§ **Consignes**:
(1) Recopiez fidèlement le passage de l'extrait ci-dessous qui commence par « Perry J. Rhine » et se poursuit jusqu'à « la Cour fédérale. ».
(2) Répondez brièvement à ces questions sur l'extrait ci-dessous :
(a) Quel juge a statué, et à quelle date ?
(b) En application de quelle loi les paiements anticipés ont-ils été faits au défendeur ?
(c) Quelle est l'issue de la demande de jugement pour défaut de plaider ?
(3) Relevez dans l'extrait ci-dessous toutes les positions que le défendeur a soutenues dans ses lettres adressées à la Cour.

Perry J. Rhine (Défendeur)
Division de première instance, le juge Cattanach— Ottawa, le 16 mars 1979.
Pratique Demande de jugement pour défaut de plaider Aucune défense n'a été déposée Les lettres s'opposant à la requête en jugement pour défaut contiennent les éléments d'une défense si les allégations étaient établies Il s'agit de savoir s'il y a lieu d'accorder un jugement pour défaut de plaider Règles 324, 402(2) de la Cour fédérale.
Dans le cadre d'une action intentée par la demanderesse en vue de recouvrer des paiements anticipés faits au défendeur en application de la Loi sur les paiements anticipés pour le grain des Prairies, il s'agit de se prononcer sur sa demande de jugement pour défaut de plaider. Une demande antérieure de même nature avait été abandonnée, et la demande en instance fait suite à une décision de la Cour d'appel qui a infirmé la décision de la Cour de céans, laquelle avait rejeté la demande au motif qu'elle n'avait pas compétence pour entendre l'action. Bien que le défendeur n'ait jamais déposé une défense confor- mément aux exigences matérielles des plaidoiries, il a allégué de façon constante dans les lettres adressées à la Cour, un ou des faits qui, s'ils étaient établis, constitueraient une défense contre la réclamation de la demanderesse.
Arrêt: la demande est rejetée. Bien qu'aucune défense telle que normalement rédigée par un avocat compétent n'ait été déposée et que le défendeur n'ait même pas déposé un semblant de défense dans les trente jours de la déclaration à lui faite conformément à la Règle 402(2), le défendeur a soumis par écrit des représentations pour s'opposer à la requête en juge- ment pour défaut de plaider. Dans les lettres adressées à la Cour, le défendeur affirmait ne rien devoir à la demanderesse; à titre subsidiaire, il alléguait que la Commission n'avait pas respecté l'entente, ce qui donnait lieu à son avis à compensa tion; mais il se déclarait en même temps prêt à payer en versements adaptés à son budget. Le pouvoir de rendre un jugement pour défaut de plaider est un pouvoir discrétionnaire. Etant donné que le défendeur n'a cessé de répéter qu'il ne doit rien à la Commission, il ne serait pas raisonnable d'accorder un jugement pour défaut dans les circonstances.

§ **Données fournies**:
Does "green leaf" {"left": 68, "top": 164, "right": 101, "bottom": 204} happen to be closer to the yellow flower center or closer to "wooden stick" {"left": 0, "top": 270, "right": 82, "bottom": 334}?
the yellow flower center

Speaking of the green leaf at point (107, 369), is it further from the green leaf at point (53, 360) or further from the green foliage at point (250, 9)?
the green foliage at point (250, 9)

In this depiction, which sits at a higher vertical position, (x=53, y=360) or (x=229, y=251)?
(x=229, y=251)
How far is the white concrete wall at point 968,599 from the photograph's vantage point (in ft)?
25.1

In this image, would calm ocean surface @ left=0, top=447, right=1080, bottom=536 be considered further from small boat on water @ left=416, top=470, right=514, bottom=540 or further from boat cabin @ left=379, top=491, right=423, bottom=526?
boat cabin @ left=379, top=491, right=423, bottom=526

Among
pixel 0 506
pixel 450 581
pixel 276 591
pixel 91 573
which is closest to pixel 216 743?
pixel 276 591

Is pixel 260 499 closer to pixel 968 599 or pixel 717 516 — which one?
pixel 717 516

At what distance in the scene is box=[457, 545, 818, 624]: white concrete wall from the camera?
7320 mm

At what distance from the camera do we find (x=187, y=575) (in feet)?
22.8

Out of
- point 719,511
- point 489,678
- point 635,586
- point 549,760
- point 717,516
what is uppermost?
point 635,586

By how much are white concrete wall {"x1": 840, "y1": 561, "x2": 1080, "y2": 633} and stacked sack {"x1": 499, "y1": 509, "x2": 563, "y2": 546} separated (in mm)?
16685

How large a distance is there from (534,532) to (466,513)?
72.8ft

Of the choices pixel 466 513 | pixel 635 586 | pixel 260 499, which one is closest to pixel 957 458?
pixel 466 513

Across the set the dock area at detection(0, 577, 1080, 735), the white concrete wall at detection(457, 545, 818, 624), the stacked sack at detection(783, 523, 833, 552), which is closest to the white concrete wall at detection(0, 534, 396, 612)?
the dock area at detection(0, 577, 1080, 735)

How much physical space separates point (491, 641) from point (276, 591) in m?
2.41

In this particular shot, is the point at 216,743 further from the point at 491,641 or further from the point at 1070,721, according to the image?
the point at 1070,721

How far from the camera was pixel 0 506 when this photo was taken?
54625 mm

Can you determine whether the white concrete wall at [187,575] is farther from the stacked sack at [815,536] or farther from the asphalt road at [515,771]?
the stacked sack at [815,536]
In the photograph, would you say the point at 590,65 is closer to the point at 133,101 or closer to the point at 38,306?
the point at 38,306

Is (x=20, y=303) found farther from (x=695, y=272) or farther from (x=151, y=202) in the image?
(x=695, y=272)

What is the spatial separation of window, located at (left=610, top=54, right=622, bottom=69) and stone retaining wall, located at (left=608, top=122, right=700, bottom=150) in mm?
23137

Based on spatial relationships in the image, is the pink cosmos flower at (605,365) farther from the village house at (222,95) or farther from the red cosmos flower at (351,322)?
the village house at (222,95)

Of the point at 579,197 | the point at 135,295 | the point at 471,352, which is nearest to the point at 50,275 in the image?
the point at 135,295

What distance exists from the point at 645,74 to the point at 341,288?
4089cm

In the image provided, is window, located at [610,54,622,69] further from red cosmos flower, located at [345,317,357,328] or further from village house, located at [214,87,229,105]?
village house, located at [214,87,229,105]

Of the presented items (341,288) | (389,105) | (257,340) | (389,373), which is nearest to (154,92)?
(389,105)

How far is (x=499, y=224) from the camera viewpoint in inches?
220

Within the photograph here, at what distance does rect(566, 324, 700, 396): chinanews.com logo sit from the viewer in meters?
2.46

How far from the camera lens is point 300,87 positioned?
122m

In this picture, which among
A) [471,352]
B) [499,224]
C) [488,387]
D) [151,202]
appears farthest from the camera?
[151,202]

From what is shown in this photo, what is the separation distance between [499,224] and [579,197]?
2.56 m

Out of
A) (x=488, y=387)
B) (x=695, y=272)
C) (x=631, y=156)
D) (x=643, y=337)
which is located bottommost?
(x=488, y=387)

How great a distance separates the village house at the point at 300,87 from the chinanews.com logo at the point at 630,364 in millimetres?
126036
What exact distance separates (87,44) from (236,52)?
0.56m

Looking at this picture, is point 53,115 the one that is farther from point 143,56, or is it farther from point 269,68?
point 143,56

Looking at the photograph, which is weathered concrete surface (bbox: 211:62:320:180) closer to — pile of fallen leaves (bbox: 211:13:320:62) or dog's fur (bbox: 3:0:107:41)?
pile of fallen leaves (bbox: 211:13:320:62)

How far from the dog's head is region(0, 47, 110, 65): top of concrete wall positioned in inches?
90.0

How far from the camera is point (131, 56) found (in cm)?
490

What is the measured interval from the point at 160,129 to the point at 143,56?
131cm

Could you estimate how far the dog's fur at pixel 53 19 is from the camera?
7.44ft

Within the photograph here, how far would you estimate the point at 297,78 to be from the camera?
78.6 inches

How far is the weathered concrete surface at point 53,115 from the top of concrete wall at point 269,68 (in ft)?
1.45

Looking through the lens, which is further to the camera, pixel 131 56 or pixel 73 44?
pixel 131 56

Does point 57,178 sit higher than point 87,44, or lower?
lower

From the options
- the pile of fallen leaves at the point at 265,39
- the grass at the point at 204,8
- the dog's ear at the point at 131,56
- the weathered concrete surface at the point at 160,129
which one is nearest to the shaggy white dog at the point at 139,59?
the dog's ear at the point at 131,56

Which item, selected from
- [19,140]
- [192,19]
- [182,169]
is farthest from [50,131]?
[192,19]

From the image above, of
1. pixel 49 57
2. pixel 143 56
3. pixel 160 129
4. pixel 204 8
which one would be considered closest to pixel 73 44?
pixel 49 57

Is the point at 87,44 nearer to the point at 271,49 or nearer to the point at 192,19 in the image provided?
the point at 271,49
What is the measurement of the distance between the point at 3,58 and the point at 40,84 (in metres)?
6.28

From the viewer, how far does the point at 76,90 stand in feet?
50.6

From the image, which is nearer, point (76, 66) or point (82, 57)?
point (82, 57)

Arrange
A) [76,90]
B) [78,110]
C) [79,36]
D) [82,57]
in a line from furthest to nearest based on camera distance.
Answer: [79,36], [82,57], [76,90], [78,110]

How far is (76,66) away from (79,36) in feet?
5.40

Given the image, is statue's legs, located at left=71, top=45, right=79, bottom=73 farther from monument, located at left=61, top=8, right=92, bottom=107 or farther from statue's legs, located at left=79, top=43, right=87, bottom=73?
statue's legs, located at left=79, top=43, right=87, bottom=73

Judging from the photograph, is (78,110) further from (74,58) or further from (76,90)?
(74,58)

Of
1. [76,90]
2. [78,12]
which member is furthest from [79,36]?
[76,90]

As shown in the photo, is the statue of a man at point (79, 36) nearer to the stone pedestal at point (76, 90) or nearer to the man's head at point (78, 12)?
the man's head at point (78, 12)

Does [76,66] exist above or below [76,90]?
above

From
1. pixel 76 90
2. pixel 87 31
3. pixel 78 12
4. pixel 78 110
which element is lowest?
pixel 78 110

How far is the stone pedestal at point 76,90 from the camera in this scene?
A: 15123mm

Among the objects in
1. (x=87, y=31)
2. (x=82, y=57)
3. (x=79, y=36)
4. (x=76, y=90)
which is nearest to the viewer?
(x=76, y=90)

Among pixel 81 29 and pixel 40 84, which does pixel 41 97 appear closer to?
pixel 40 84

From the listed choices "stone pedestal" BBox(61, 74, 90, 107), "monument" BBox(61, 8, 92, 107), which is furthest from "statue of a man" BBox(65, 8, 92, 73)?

§ **Corrigés**:
(1)
Perry J. Rhine (Défendeur)
Division de première instance, le juge Cattanach— Ottawa, le 16 mars 1979.
Pratique Demande de jugement pour défaut de plaider Aucune défense n'a été déposée Les lettres s'opposant à la requête en jugement pour défaut contiennent les éléments d'une défense si les allégations étaient établies Il s'agit de savoir s'il y a lieu d'accorder un jugement pour défaut de plaider Règles 324, 402(2) de la Cour fédérale.

(2)
(a) Le juge Cattanach, le 16 mars 1979.
(b) La Loi sur les paiements anticipés pour le grain des Prairies.
(c) La demande est rejetée.

(3)
- Il affirme ne rien devoir à la demanderesse.
- À titre subsidiaire, il allègue que la Commission n'a pas respecté l'entente, ce qui donne lieu selon lui à compensation.
- Il se déclare prêt à payer en versements adaptés à son budget.